In 2013 AT&T agreed to acquire the retail wireless business of Atlantic Tele-Network for about $780 million. The business, which operates under the Alltel name, will add nearly 600,000 rural customers in six states to AT&T's portfolio.
In a successful 2011 purchase, AT&T paid about $1.9 billion to acquire wireless spectrum licenses from Qualcomm to secure additional network capacity. The spectrum rights included the key markets of Boston, Los Angeles, New York, Philadelphia, and San Francisco, in addition to other areas nationwide. Qualcomm had been using the spectrum for its FLO TV service, which it switched off in 2011 due to poor performance in the market. The acquisition laid the technical and regulatory foundation for AT&T to potentially add about 70 million more customers
The previous year AT&T paid about $2.3 billion in cash to Verizon for wireless assets in 18 states. The deal came about as part of the broader regulatory conditions laid out by the Justice Department to enable Verizon's acquisition of Alltel. The deal boosted AT&T's subscriber number by about 1.6 million, mostly in rural areas.
The cornerstone of AT&T's mobile sales pitch had been an exclusive agreement with Apple to carry the iPhone in the US. In place from the time of the iPhone's introduction in mid-2007 until early 2011, the partnership gave Apple a leg up against Verizon, Sprint, T-Mobile, and other competitors who had to rely on arguably less hip devices from Research in Motion (Blackberry), HTC, and Samsung among the many other vendors looking to woo would-be smartphone users.

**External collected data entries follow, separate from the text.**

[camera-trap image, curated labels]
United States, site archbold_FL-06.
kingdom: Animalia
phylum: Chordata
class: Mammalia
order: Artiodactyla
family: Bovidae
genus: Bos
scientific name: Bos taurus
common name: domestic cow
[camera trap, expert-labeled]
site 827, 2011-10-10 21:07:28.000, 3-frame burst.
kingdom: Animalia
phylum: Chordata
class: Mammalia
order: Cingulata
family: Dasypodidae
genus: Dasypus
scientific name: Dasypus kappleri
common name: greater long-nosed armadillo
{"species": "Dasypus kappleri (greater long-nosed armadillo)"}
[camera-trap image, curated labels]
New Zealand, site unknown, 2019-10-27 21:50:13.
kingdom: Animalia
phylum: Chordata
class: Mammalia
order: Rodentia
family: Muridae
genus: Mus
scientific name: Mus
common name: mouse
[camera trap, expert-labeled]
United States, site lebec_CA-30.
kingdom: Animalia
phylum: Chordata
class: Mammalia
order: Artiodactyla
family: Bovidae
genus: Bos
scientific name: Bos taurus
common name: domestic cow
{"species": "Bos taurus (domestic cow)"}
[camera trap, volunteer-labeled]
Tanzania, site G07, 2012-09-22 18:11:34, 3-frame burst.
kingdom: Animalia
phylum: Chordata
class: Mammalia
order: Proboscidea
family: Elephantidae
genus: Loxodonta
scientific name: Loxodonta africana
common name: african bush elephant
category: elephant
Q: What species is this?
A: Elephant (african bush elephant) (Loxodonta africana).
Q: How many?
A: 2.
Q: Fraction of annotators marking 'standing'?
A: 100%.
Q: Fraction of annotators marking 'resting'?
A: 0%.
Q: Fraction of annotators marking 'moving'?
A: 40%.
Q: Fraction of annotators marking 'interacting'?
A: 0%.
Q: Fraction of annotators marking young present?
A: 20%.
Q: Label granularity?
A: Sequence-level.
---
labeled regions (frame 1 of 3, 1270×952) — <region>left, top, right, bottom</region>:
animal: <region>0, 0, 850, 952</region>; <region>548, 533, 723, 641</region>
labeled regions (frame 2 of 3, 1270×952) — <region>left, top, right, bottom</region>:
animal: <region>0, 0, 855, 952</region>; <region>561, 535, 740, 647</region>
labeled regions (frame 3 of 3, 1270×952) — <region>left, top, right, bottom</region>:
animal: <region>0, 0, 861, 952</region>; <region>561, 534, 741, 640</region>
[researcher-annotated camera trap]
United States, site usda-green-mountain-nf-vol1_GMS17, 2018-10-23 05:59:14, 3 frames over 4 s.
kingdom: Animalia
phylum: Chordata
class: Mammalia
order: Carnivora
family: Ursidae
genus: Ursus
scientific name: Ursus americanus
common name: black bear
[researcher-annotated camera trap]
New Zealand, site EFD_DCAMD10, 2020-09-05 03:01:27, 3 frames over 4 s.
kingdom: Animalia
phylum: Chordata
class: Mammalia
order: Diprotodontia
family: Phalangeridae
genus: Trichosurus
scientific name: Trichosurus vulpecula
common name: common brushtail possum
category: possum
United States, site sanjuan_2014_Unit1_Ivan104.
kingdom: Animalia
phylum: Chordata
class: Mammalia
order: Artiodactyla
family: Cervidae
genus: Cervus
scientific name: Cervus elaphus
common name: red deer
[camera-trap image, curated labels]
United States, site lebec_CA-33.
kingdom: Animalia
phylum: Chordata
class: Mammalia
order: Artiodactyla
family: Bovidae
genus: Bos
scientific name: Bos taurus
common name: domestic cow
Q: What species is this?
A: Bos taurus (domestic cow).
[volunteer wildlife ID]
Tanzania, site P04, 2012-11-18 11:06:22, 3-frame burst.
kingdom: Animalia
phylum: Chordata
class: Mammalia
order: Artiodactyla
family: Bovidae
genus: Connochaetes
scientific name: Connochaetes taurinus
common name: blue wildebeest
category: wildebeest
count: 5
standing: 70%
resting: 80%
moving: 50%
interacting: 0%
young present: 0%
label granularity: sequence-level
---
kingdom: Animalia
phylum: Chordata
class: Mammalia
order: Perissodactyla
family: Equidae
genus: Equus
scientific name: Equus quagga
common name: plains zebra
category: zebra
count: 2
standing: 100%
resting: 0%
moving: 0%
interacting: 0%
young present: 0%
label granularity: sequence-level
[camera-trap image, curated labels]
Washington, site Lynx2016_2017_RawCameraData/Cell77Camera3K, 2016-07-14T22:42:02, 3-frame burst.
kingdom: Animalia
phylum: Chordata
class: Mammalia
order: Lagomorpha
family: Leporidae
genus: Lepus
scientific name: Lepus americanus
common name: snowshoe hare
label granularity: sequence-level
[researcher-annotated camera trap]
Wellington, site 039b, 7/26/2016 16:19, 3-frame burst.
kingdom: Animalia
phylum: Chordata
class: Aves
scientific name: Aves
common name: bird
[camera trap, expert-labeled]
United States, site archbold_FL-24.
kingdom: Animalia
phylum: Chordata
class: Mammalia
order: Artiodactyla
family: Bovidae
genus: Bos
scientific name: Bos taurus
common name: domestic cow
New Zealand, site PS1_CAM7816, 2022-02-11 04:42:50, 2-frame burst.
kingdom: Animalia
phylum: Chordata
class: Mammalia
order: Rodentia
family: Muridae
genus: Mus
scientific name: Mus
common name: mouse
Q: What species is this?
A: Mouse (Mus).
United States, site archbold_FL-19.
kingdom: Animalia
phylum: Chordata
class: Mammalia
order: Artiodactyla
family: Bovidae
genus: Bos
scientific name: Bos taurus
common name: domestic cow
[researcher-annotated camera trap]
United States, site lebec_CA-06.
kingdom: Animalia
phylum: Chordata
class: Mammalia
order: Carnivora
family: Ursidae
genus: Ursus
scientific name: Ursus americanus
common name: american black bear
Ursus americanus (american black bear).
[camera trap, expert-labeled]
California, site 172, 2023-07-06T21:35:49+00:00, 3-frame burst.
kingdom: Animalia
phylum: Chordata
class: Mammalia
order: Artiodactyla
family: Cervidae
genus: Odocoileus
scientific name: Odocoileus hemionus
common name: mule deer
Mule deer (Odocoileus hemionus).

As the sole supporter of the iPhone in the US, AT&T enjoyed steady increases of sales and profits. Nothing lasts forever, however, and the addition of Verizon and Sprint as iPhone providers in 2011, as well as an industry-wide slow down in US wireless growth, have made it even more important for AT&T to persuade its basic cell phone (not to mention millions of landline holdouts) to upgrade to pricier mobile data plans and more powerful wireless devices.
In addition to slower subscriber growth in the the saturated US mobile market, higher operating expenses contributed to a significantly lower profit for AT&T in 2011, after an increase of about 40% the previous year. The company's profit margin fell into the single digits for the first time in more than a decade.